# Extracted information

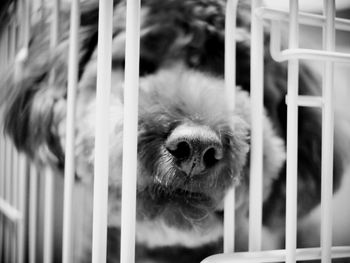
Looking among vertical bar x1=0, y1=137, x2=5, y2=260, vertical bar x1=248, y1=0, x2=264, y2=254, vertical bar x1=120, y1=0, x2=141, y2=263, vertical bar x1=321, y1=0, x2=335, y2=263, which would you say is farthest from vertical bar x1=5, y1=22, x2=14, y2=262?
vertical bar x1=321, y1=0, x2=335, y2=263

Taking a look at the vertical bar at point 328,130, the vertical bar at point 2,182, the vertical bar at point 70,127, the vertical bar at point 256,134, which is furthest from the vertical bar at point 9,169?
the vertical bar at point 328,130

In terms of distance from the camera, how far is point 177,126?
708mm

--

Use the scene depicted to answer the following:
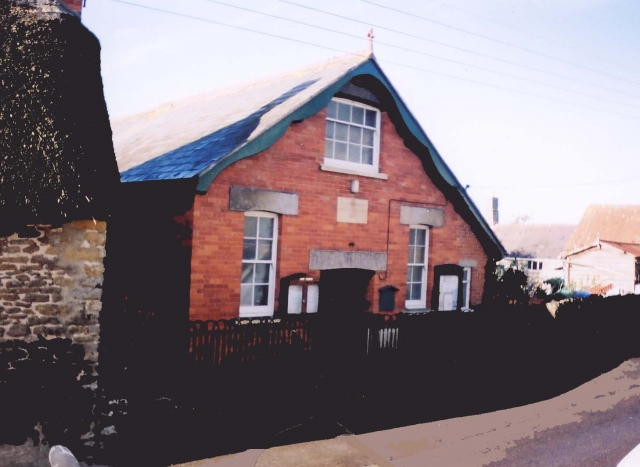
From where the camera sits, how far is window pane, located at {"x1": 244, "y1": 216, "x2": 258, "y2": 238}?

==

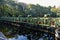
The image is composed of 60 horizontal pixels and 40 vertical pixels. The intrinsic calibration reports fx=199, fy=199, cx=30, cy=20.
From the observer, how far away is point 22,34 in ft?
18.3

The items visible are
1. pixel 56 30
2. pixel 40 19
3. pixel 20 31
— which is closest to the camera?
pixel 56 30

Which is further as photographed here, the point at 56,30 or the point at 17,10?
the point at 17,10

# Task instructions
Rewrite the entries from the line with "Use the scene" to the line with "From where the", replacing "camera" with "observer" and keeping all else unchanged. Omit the picture from your answer.

# Answer to this task
Use the scene depicted to answer the following:
From where the observer sits, how far is window pane, located at {"x1": 244, "y1": 216, "x2": 258, "y2": 238}?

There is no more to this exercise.